> TEXT EXCERPT
=======

In the Bronx, New York, the congregation of Wakefield Grace United Methodist Church is replacing their longtime house of worship, a 1927 stone Gothic-revival structure. But instead of just building a new church, the congregants decided to construct a 72-unit affordable-housing complex for seniors on top of a new ground-level sanctuary. And their architect, Walter Marin, is ensuring that the church’s act of faith and civic philanthropy will help future residents stay healthy by designing a building that will combat the spread of the coronavirus and possible future viral outbreaks.
“There are so many things you can do to fight Covid-19,” says Marin, senior principal at Marin Architects in Manhattan, such as installing elevators that can be called via cell phone or utilizing UV lighting to kill germs. “But the challenge is finding applications within the budget constraints of affordable housing.” This is a growing concern for architects of this typology.
Given the lower chance of Covid transmission outdoors, Marin is making the most of open-air spaces. “New York City codes discourage individual balconies in affordable housing, so we’ve designed a roof garden, which is like a giant communal balcony,” he says. “It’s the one place you can gather at a reasonable distance, and, with movable furniture, tenants can personalize the space and make it into little pods.” The project is slated for completion in fall 2022.

=======

> Collected data entries
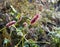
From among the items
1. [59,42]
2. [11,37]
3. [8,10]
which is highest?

=======

> HOW TO COMPLETE THIS TASK
From the text about the Bronx church and senior housing project, repeat word for word the stretch that starts with "In the Bronx, New" and ends after "future viral outbreaks.".

> ANSWER TO THIS EXERCISE
In the Bronx, New York, the congregation of Wakefield Grace United Methodist Church is replacing their longtime house of worship, a 1927 stone Gothic-revival structure. But instead of just building a new church, the congregants decided to construct a 72-unit affordable-housing complex for seniors on top of a new ground-level sanctuary. And their architect, Walter Marin, is ensuring that the church’s act of faith and civic philanthropy will help future residents stay healthy by designing a building that will combat the spread of the coronavirus and possible future viral outbreaks.